# Study text:
Skip to content
Link copied to clipboard

N. Korean said to anoint heir

TOKYO - North Korea's ailing leader has chosen his youngest son - who is just 26, attended a Swiss boarding school, and reportedly admires basketball great Michael Jordan - as heir to the dynasty that rules the secretive state, South Korea's intelligence service told lawmakers in Seoul.

TOKYO - North Korea's ailing leader has chosen his youngest son - who is just 26, attended a Swiss boarding school, and reportedly admires basketball great Michael Jordan - as heir to the dynasty that rules the secretive state, South Korea's intelligence service told lawmakers in Seoul.

Kim Jong Un is the third son of Kim Jong Il, the "Dear Leader" who suffered a stroke last summer and who has since appeared thin and frail. He is the grandson of the late Kim Il Sung, the "Great Leader" and founding dictator of North Korea.

If Kim Jong Un does become the new leader - and there are analysts who doubt the decision is final - this second consecutive father-to-son handoff would be unique among nations that call themselves communist. There was no indication, however, that Kim Jong Il would be handing over power any time soon.

South Korea's National Intelligence Service declined to confirm the reports.

Kim Jong Un attended the International School of Berne, which is 15 minutes outside the Swiss capital and a few hundred yards from the North Korean Embassy.

While Kim was at the English-language school, which has 280 students from 40 countries, he befriended the children of American diplomats and learned French and German, according to the Swiss weekly L'Hebdo.

# Information supplied:
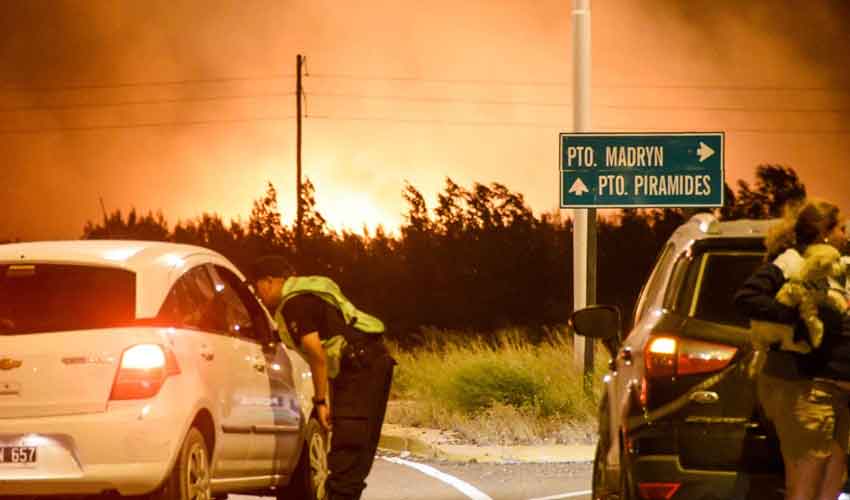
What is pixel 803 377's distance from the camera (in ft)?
24.5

# Work to be completed:
Transcribe the part of the North Korean succession article starting with "South Korea's National" and going on through "North Korean Embassy.".

# Problem solution:
South Korea's National Intelligence Service declined to confirm the reports.

Kim Jong Un attended the International School of Berne, which is 15 minutes outside the Swiss capital and a few hundred yards from the North Korean Embassy.